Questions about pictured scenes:

-------

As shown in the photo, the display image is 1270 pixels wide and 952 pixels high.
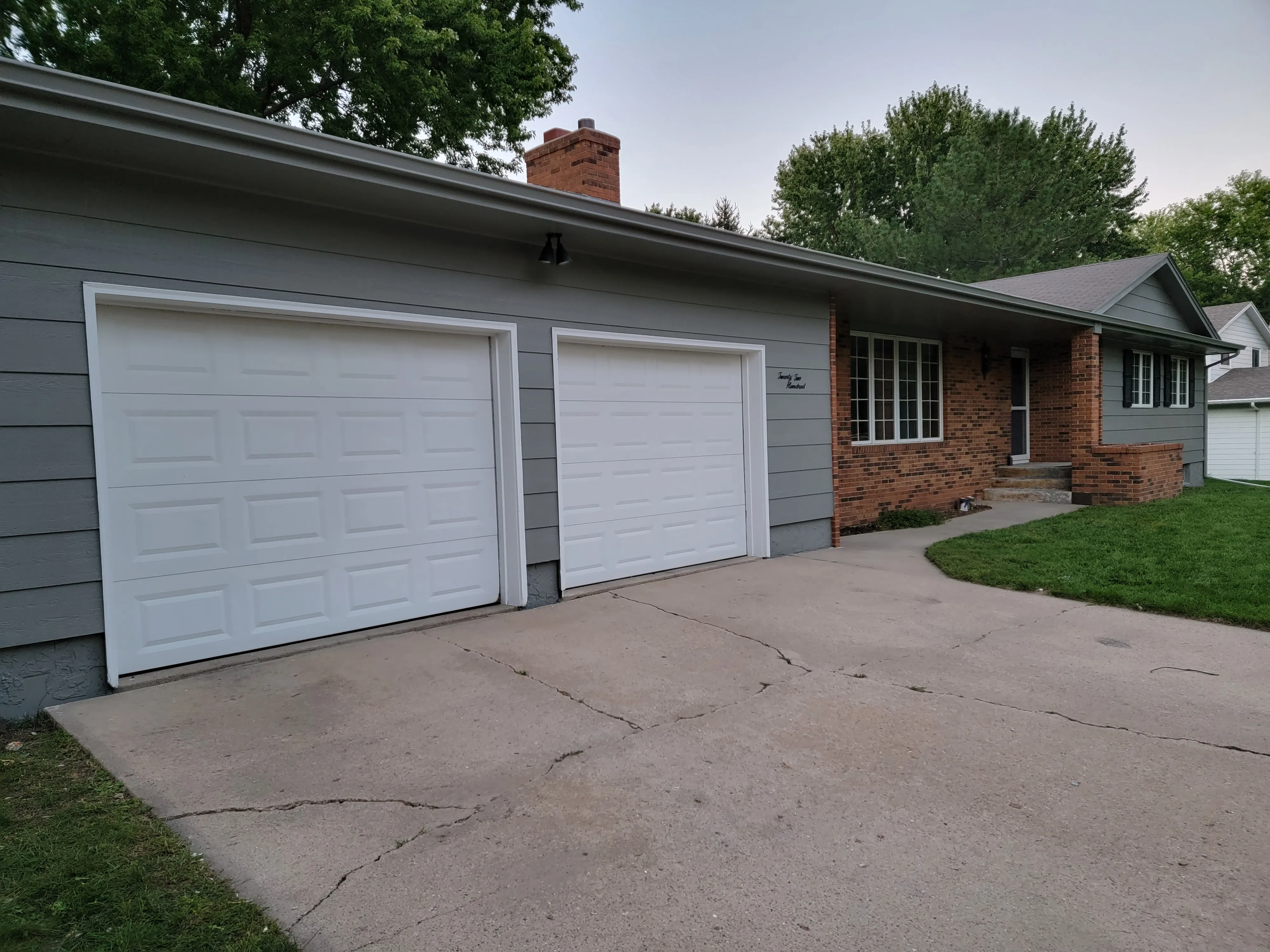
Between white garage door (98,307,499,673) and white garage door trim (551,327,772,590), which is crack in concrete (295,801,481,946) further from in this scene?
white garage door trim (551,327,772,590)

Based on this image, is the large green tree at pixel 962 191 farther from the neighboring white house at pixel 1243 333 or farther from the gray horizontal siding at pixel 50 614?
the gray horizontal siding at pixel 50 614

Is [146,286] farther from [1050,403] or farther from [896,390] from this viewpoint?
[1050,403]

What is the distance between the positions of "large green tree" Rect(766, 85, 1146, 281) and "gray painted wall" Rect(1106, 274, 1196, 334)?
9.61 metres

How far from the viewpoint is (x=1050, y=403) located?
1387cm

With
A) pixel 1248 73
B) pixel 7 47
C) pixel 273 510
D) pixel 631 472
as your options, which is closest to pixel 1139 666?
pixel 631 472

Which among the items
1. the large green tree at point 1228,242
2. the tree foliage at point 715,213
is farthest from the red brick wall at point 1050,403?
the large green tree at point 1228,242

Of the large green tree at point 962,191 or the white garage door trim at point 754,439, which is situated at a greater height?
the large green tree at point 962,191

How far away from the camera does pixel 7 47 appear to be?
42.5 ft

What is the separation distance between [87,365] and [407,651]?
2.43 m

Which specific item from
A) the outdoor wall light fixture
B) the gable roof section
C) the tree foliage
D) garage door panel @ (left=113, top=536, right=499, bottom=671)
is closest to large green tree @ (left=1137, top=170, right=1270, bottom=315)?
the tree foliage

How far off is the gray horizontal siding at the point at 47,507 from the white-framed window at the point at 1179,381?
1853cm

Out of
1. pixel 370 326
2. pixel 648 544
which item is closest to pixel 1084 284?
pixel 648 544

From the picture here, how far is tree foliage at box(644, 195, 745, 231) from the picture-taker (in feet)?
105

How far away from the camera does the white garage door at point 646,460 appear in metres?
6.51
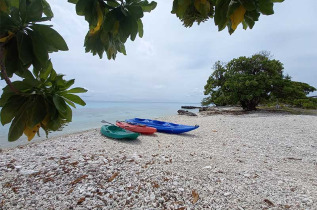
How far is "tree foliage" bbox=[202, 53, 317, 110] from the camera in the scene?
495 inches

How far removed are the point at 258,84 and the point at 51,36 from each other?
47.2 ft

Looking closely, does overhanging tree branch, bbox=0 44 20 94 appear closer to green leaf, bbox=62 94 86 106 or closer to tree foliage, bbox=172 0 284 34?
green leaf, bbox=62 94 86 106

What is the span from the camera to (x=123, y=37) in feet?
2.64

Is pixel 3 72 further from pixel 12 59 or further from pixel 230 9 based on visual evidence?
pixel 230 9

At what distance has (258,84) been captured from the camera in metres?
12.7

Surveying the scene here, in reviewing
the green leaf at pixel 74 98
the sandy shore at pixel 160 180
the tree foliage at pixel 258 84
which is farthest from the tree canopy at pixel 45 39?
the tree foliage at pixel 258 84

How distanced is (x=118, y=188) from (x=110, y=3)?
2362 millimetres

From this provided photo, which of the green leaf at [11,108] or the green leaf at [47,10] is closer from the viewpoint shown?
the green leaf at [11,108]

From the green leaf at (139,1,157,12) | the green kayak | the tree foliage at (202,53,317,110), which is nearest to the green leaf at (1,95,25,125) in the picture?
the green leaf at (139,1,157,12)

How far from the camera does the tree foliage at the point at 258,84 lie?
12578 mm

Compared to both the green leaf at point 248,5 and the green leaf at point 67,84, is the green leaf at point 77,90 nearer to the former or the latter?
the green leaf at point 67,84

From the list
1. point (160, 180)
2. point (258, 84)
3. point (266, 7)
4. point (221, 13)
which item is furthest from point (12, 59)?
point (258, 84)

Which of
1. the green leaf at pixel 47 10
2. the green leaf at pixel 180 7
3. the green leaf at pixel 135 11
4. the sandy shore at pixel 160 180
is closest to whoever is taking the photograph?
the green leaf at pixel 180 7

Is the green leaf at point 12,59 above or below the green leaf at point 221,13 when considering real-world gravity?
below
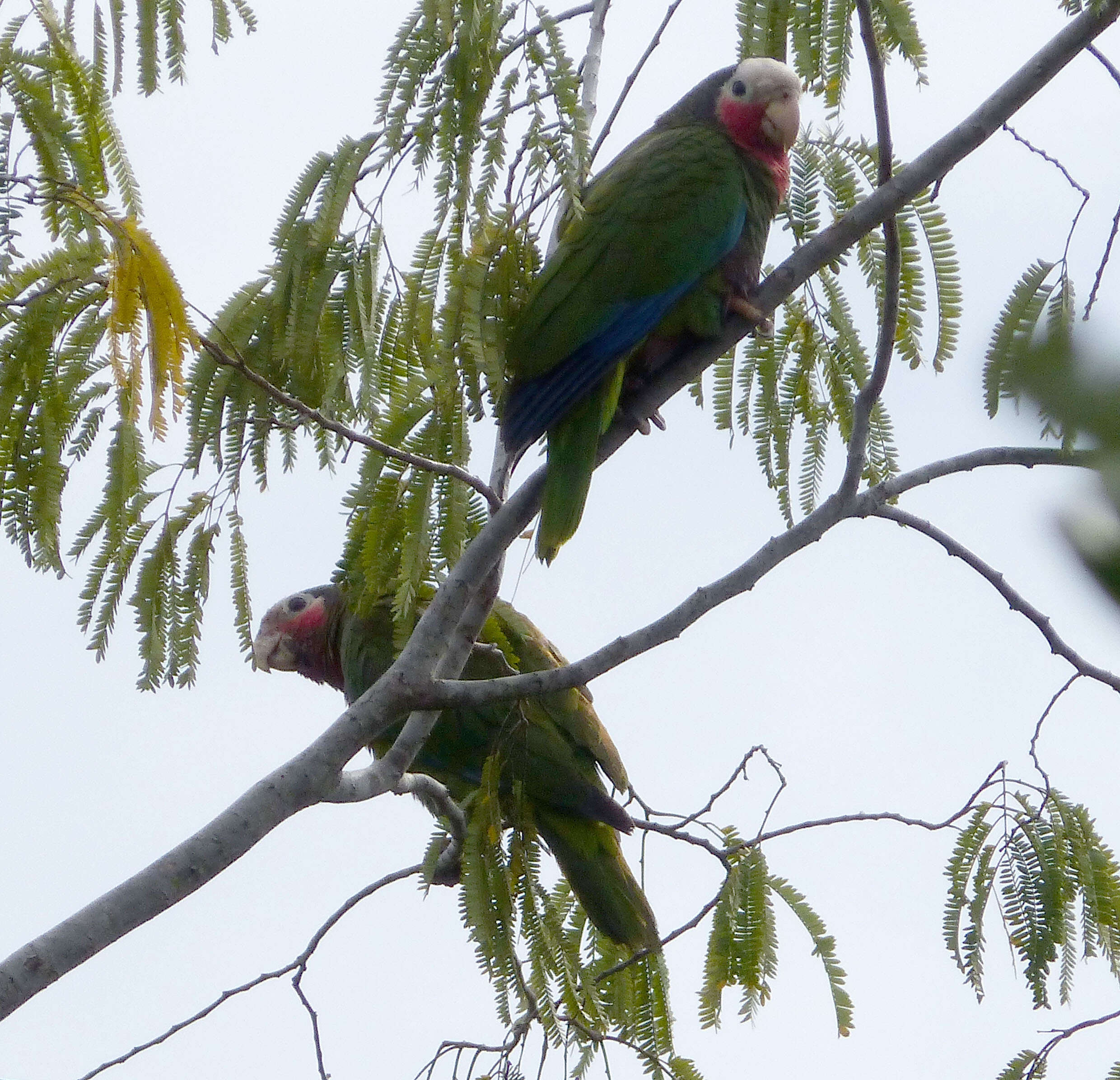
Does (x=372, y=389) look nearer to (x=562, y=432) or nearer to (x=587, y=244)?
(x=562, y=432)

-------

Copy out all the records above, swapping every "farther from" for "more distant from" and leaving everything else as it is. Omit the pictures.

As shown in the photo, the display image is 1270 pixels wide and 952 pixels high.
Between white garage door (98,307,499,673) and white garage door trim (551,327,772,590), which is crack in concrete (295,801,481,946) further from in this scene?
white garage door trim (551,327,772,590)

Based on this image, is the large green tree at pixel 962 191 more distant from the neighboring white house at pixel 1243 333 or more distant from the gray horizontal siding at pixel 50 614?
the gray horizontal siding at pixel 50 614

Is [146,286] more distant from [1050,403] or more distant from [896,390] from this viewpoint?
[1050,403]

What is the distance between the positions of "large green tree" Rect(766, 85, 1146, 281) and "gray painted wall" Rect(1106, 274, 1196, 334)?
9.61 metres

How far from the viewpoint is (x=1050, y=403) located?
1387cm

With
A) pixel 1248 73
B) pixel 7 47
C) pixel 273 510
D) pixel 631 472
as your options, which is closest to pixel 1139 666?
pixel 631 472

Which among the items
1. the large green tree at point 1228,242
2. the tree foliage at point 715,213
is farthest from the red brick wall at point 1050,403?
the large green tree at point 1228,242

Of the large green tree at point 962,191 or the white garage door trim at point 754,439, which is situated at a greater height?
the large green tree at point 962,191

How far away from the camera does pixel 7 47 appear to be?
42.5 ft

What is the separation distance between [87,365] and [407,651]?
2.43 m

Which specific item from
A) the outdoor wall light fixture
B) the gable roof section
C) the tree foliage
D) garage door panel @ (left=113, top=536, right=499, bottom=671)
is closest to large green tree @ (left=1137, top=170, right=1270, bottom=315)?
the tree foliage

How far off is the gray horizontal siding at the point at 47,507 from the white-framed window at the point at 1179,381?
1853cm

Out of
1. pixel 370 326
2. pixel 648 544
which item is closest to pixel 1084 284?
pixel 648 544

From the picture here, how far is tree foliage at box(644, 195, 745, 231) from the picture-taker (in feet)?
105

How far away from the camera does the white garage door at point 646,460 appear in metres?
6.51
How far is "tree foliage" bbox=[202, 53, 317, 110] from the camera in the scene?
495 inches

How far removed are the point at 258,84 and the point at 51,36 from each other?
47.2 ft

Looking closely, does overhanging tree branch, bbox=0 44 20 94 appear closer to green leaf, bbox=62 94 86 106 or closer to tree foliage, bbox=172 0 284 34?
green leaf, bbox=62 94 86 106

What is the span from the camera to (x=123, y=37) in feet?
2.64

Is pixel 3 72 further from pixel 12 59 or further from pixel 230 9 based on visual evidence?
pixel 230 9

At what distance has (258,84) been captured from the camera in metres?
12.7

Surveying the scene here, in reviewing
the green leaf at pixel 74 98
the sandy shore at pixel 160 180
the tree foliage at pixel 258 84
which is farthest from the tree canopy at pixel 45 39?
the tree foliage at pixel 258 84

How distanced is (x=118, y=188) from (x=110, y=3)?
2362 millimetres

From this provided photo, which of the green leaf at [11,108] or the green leaf at [47,10] is closer from the viewpoint shown?
the green leaf at [11,108]

From the green leaf at (139,1,157,12) | the green kayak | the tree foliage at (202,53,317,110), which is nearest to the green leaf at (1,95,25,125) in the picture?
the green leaf at (139,1,157,12)

How far from the camera does the tree foliage at the point at 258,84 lie?
12578 mm

Compared to both the green leaf at point 248,5 and the green leaf at point 67,84, is the green leaf at point 77,90 nearer to the former or the latter?
the green leaf at point 67,84

From the list
1. point (160, 180)
2. point (258, 84)
3. point (266, 7)
4. point (221, 13)
which item is furthest from point (12, 59)?
point (258, 84)

Which of
1. the green leaf at pixel 47 10
2. the green leaf at pixel 180 7
3. the green leaf at pixel 135 11
4. the sandy shore at pixel 160 180
is closest to whoever is taking the photograph?
the green leaf at pixel 180 7

Is the green leaf at point 12,59 above or below the green leaf at point 221,13 when considering real-world gravity?
below
Does (x=372, y=389) look nearer to (x=562, y=432) or nearer to (x=587, y=244)?
(x=562, y=432)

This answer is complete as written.